В боку начинает нестерпимо печь, и она буквально чувствует, как у неё на лбу выступает испарина. Дени сжимает руку Джона ещё крепче, стараясь удержать свой голос от подрагиваний:
- Сир Барристан говорит, что я самая упрямая женщина из всех, что он когда-либо встречал. Он, видимо, использует это как комплимент, но я не уверена.
Джон выдает ещё один смешок, и Дейенерис кажется, что она чувствует его дыхание на своей коже:
- Вы не самая упрямая женщина, что встречал я, Ваша Светлость, но, должен признать, вы близки к этому.
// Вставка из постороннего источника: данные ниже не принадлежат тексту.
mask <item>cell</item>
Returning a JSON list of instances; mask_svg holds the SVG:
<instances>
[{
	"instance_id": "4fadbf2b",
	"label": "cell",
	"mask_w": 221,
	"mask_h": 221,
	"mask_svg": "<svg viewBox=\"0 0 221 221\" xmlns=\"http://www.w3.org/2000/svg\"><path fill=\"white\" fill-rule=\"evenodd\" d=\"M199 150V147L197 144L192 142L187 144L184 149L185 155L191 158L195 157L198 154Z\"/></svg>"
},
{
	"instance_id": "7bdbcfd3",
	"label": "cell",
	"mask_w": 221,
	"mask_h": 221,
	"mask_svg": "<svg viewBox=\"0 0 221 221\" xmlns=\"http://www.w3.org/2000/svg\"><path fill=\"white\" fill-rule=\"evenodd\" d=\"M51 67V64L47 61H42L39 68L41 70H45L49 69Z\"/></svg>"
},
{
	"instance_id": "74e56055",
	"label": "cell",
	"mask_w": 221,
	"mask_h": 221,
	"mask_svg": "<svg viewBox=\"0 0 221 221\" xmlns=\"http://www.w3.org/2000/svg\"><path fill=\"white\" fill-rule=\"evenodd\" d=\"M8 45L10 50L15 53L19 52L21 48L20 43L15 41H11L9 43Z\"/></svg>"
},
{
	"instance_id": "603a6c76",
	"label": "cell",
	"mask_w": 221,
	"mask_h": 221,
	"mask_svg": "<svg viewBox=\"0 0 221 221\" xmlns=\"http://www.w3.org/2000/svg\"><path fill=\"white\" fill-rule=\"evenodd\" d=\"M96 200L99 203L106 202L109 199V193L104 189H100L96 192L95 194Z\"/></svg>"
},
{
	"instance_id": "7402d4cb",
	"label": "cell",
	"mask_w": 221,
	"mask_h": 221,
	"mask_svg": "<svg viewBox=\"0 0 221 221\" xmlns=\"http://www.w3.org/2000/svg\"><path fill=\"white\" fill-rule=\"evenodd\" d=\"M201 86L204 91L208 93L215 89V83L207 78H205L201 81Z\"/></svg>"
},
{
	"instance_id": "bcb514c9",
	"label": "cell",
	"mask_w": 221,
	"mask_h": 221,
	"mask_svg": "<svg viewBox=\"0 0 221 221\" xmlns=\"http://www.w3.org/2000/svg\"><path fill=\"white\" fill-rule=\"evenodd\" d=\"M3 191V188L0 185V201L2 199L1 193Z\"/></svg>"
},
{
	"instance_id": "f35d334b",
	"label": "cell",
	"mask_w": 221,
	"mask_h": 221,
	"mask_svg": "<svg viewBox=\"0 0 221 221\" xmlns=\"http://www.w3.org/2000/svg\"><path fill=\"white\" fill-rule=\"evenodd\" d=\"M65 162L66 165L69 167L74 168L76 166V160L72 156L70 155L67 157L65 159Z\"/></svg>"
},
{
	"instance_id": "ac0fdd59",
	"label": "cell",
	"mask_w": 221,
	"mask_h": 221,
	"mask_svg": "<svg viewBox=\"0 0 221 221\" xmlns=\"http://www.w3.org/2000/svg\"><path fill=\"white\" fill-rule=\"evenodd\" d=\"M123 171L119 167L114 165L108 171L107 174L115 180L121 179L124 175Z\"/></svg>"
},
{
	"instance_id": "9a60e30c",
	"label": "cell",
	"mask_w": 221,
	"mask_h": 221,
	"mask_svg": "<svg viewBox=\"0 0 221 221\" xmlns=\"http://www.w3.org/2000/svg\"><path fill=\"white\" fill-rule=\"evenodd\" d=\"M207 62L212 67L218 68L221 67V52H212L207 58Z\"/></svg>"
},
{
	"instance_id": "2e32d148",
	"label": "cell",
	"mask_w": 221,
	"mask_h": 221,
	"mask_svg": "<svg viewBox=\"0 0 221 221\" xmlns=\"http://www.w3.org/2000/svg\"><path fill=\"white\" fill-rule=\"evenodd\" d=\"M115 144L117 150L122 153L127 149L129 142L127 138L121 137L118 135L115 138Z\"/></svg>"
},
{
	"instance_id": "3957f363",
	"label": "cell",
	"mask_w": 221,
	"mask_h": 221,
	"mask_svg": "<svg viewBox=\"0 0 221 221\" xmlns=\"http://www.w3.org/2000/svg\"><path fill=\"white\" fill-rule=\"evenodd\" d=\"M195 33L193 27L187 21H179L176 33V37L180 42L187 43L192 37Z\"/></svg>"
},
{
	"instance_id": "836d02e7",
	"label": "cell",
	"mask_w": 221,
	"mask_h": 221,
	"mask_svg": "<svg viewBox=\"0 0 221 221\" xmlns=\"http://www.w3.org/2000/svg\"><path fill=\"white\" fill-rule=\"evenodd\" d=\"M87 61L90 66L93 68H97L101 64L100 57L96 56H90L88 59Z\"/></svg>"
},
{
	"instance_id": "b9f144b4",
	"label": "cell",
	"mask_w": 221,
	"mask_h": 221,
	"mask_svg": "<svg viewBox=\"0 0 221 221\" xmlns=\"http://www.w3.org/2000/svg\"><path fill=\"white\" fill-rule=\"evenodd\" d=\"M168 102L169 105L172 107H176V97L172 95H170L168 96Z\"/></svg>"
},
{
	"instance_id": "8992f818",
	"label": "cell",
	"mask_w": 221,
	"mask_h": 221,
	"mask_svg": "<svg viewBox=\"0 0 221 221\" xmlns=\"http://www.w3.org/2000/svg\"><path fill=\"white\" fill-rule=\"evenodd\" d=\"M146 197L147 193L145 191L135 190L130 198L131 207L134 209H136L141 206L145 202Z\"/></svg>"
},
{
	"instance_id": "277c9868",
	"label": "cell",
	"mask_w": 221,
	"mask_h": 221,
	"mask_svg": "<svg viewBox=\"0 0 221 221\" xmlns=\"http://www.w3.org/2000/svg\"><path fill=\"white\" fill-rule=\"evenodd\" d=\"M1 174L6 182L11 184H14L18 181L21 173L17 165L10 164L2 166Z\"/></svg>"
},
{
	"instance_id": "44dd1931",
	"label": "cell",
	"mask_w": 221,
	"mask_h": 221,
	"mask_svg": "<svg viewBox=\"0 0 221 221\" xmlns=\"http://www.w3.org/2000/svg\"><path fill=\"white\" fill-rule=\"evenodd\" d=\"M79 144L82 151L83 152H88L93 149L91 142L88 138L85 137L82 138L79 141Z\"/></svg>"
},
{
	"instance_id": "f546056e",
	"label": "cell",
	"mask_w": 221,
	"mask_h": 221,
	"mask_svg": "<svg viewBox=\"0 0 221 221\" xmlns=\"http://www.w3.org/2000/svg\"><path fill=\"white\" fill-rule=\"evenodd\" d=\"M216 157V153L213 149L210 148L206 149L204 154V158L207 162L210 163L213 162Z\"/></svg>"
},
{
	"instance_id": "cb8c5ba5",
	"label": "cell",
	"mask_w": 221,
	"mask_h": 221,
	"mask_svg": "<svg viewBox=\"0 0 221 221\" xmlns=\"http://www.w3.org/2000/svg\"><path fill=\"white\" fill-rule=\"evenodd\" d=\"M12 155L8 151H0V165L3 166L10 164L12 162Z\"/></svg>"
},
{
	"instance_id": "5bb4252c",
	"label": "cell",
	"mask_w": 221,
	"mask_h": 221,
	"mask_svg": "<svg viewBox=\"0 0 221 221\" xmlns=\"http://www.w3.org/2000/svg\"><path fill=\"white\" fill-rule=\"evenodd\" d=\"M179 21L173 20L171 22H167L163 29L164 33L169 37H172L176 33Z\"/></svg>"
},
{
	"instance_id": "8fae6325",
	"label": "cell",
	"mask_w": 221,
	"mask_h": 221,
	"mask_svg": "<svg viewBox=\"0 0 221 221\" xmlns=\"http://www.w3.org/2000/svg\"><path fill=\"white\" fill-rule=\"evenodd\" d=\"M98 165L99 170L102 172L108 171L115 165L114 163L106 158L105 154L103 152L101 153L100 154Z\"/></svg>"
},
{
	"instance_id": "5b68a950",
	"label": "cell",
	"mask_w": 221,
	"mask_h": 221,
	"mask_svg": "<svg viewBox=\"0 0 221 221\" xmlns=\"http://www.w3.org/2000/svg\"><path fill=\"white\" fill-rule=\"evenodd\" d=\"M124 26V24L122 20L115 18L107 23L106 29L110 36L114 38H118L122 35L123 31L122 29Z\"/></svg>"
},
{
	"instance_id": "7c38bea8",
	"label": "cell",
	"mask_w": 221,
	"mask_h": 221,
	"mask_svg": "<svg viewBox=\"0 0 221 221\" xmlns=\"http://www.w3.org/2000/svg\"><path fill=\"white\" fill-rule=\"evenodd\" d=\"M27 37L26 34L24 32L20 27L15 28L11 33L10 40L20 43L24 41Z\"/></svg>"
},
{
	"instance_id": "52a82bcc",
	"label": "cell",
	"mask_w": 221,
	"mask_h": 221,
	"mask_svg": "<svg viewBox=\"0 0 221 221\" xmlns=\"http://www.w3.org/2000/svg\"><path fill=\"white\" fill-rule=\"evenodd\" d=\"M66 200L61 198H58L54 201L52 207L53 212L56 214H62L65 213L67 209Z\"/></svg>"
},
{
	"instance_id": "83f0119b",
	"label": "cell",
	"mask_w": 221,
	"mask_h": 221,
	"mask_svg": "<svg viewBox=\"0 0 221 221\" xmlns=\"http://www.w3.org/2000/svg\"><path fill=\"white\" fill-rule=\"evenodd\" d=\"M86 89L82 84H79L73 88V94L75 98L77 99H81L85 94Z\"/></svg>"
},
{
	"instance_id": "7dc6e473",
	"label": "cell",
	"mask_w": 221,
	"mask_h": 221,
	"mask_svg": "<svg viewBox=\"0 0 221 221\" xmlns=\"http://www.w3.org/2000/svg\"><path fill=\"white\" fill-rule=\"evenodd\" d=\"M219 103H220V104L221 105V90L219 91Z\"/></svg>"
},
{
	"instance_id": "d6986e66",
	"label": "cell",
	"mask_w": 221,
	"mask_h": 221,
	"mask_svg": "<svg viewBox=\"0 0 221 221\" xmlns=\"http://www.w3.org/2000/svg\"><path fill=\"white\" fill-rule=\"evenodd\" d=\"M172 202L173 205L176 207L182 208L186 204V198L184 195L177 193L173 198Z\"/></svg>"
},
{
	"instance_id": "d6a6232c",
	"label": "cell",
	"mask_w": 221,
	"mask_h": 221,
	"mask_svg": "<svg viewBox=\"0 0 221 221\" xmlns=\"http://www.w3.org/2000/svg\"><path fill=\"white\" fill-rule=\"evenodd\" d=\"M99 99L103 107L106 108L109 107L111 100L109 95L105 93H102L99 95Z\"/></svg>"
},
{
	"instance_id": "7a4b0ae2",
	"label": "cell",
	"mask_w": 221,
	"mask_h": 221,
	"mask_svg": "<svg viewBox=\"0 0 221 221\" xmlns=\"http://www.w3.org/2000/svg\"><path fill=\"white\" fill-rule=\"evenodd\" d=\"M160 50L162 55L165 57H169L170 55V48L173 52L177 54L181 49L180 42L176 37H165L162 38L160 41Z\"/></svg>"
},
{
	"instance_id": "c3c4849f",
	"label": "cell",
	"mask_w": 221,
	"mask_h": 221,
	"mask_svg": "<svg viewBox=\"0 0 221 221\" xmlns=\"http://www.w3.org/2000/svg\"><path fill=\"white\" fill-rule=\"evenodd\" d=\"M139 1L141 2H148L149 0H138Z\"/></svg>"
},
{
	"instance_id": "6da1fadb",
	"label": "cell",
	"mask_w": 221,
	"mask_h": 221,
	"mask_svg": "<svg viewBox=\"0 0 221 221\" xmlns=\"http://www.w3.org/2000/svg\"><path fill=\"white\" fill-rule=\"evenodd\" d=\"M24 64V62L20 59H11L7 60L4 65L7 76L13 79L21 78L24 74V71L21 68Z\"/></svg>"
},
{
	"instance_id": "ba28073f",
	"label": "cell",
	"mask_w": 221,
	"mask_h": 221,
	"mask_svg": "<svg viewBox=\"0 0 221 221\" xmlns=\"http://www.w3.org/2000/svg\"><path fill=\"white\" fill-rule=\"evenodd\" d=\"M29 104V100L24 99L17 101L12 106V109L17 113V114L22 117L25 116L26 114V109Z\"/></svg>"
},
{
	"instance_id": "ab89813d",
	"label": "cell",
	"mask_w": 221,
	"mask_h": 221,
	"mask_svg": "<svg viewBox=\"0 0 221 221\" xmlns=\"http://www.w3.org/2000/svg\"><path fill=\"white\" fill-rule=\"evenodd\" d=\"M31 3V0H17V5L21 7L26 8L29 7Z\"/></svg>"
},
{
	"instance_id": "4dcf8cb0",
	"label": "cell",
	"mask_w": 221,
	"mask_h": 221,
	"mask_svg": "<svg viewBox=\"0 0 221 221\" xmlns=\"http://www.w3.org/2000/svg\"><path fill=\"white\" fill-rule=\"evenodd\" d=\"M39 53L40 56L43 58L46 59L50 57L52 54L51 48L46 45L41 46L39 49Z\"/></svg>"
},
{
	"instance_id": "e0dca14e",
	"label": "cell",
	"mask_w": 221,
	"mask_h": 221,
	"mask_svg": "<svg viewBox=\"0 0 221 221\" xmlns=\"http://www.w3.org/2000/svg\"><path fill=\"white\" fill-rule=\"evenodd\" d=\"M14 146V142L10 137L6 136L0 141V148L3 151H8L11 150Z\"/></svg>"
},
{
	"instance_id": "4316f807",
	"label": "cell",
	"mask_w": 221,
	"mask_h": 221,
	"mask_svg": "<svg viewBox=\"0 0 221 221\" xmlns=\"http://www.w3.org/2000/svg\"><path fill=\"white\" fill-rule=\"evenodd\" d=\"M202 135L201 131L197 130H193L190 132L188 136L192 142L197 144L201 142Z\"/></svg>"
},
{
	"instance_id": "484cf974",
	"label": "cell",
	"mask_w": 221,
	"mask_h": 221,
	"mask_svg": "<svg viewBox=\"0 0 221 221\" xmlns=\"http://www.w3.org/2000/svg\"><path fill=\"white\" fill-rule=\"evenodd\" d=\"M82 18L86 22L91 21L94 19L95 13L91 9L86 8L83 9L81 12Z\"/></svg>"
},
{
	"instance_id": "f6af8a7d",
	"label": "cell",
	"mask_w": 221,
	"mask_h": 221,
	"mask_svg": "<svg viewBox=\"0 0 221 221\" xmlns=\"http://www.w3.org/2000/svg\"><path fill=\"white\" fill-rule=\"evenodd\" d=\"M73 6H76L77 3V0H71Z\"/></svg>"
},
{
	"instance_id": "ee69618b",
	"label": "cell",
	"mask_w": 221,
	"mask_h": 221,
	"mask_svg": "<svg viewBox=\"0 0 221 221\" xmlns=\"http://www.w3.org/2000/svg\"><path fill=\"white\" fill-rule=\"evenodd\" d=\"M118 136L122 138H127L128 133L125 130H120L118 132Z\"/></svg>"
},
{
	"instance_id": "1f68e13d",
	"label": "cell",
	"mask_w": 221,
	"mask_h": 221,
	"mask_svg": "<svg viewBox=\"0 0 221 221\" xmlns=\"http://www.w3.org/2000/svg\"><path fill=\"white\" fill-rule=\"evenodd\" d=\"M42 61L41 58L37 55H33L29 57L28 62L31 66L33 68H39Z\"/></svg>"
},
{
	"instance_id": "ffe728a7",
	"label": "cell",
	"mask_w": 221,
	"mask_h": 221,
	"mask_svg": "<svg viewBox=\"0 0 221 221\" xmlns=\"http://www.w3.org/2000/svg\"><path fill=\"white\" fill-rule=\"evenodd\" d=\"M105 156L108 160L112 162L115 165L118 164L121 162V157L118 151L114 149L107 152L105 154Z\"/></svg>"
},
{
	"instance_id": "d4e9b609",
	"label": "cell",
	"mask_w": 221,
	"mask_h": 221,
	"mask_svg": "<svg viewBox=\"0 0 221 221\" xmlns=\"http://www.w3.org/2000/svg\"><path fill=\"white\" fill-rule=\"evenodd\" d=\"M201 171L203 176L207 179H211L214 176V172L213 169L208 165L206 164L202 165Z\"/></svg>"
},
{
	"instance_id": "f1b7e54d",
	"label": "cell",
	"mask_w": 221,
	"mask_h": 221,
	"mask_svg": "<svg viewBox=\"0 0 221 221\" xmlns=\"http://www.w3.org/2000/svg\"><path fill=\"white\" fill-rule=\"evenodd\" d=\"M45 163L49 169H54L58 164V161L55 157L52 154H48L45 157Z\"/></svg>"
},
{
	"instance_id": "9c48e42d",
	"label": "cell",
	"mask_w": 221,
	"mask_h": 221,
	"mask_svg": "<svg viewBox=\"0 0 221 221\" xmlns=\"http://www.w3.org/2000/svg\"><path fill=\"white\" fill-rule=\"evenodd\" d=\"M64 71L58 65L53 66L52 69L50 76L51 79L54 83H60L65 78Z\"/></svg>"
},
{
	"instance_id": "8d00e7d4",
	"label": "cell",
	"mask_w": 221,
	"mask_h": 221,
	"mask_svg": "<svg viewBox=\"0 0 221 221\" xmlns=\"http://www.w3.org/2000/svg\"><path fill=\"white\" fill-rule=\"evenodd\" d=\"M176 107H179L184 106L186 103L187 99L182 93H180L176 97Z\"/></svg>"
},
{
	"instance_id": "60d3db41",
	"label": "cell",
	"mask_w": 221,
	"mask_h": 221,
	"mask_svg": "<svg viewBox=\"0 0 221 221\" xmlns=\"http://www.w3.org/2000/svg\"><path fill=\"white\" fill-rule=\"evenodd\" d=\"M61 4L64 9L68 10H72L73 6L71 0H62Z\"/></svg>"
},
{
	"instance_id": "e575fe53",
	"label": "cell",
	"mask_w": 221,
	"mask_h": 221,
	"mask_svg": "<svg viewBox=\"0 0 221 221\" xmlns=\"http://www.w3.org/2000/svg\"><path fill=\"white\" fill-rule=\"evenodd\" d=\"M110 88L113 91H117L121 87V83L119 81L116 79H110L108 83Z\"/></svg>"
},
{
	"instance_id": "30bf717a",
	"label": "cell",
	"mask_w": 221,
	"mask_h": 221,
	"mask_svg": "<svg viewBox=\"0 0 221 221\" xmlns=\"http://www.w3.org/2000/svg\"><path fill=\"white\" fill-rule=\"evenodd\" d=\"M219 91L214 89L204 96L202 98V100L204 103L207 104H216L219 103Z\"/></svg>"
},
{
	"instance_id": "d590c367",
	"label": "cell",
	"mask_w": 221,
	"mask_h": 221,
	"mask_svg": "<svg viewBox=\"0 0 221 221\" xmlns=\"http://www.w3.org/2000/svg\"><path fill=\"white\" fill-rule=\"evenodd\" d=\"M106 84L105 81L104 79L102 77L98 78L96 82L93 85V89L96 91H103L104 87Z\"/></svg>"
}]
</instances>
- Ты о своей одичалой невесте?..
Ладонь Джона в её руке вздрагивает, и когда она открывает глаза, то видит, что он смотрит на неё с удивлением:
- О ком?
Мейстер на миг приостанавливает зашивание раны, но Джон бросает на него раздраженный взгляд: “Продолжай сейчас же”.
Дени вздрагивает, когда мейстер возвращается к работе, но спокойно выдерживает требовательный взгляд Джона:
- Мне рассказали, - произносит она в перерыве между волнами боли. - Рассказали, что когда ты жил с Одичалыми, ты… - она запинается, зашипев сквозь зубы, но всё-таки заканчивает. - Ты женился на одной из них.
Джон долго не отвечает, и Дейенерис начинает беспокоиться, что чересчур задела его.
- Она не была моей женой. Не в том смысле, в каком это понимают на Юге от Стены.
- Но ты любил её. - эти слова вырвались у неё прежде, чем она успела прикусить язык, и руки мейстера вновь остановились.
Твердый взгляд Джона нисколько не дрогнул:
- Да, любил. Я не выбирал это и не желал этого. Но я любил её.